● WHAT IS BEING ASKED
For this exercise, set down all the records exactly as given.

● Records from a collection

────

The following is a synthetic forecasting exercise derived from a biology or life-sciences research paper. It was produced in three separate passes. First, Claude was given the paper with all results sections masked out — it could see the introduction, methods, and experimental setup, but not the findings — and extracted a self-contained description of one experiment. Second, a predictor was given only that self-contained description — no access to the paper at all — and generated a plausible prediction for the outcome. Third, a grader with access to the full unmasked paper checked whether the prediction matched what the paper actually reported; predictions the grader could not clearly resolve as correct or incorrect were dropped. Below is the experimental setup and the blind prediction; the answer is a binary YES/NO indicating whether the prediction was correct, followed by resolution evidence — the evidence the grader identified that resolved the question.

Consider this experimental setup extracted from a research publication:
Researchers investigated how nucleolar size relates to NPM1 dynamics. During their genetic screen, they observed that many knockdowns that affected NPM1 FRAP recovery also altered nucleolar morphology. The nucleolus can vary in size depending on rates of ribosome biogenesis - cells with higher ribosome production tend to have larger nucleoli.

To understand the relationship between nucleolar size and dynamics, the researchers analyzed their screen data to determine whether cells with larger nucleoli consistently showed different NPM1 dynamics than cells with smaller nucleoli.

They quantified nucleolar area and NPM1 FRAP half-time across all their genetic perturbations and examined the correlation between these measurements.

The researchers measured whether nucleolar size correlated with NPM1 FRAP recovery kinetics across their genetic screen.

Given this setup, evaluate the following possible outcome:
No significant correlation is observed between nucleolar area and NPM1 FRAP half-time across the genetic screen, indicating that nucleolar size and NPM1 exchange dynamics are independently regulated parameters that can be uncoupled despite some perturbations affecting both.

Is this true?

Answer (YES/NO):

────

● OUTPUT OF THE TASK
The following is a synthetic forecasting exercise derived from a biology or life-sciences research paper. It was produced in three separate passes. First, Claude was given the paper with all results sections masked out — it could see the introduction, methods, and experimental setup, but not the findings — and extracted a self-contained description of one experiment. Second, a predictor was given only that self-contained description — no access to the paper at all — and generated a plausible prediction for the outcome. Third, a grader with access to the full unmasked paper checked whether the prediction matched what the paper actually reported; predictions the grader could not clearly resolve as correct or incorrect were dropped. Below is the experimental setup and the blind prediction; the answer is a binary YES/NO indicating whether the prediction was correct, followed by resolution evidence — the evidence the grader identified that resolved the question.

Consider this experimental setup extracted from a research publication:
Researchers investigated how nucleolar size relates to NPM1 dynamics. During their genetic screen, they observed that many knockdowns that affected NPM1 FRAP recovery also altered nucleolar morphology. The nucleolus can vary in size depending on rates of ribosome biogenesis - cells with higher ribosome production tend to have larger nucleoli.

To understand the relationship between nucleolar size and dynamics, the researchers analyzed their screen data to determine whether cells with larger nucleoli consistently showed different NPM1 dynamics than cells with smaller nucleoli.

They quantified nucleolar area and NPM1 FRAP half-time across all their genetic perturbations and examined the correlation between these measurements.

The researchers measured whether nucleolar size correlated with NPM1 FRAP recovery kinetics across their genetic screen.

Given this setup, evaluate the following possible outcome:
No significant correlation is observed between nucleolar area and NPM1 FRAP half-time across the genetic screen, indicating that nucleolar size and NPM1 exchange dynamics are independently regulated parameters that can be uncoupled despite some perturbations affecting both.

Is this true?

Answer (YES/NO):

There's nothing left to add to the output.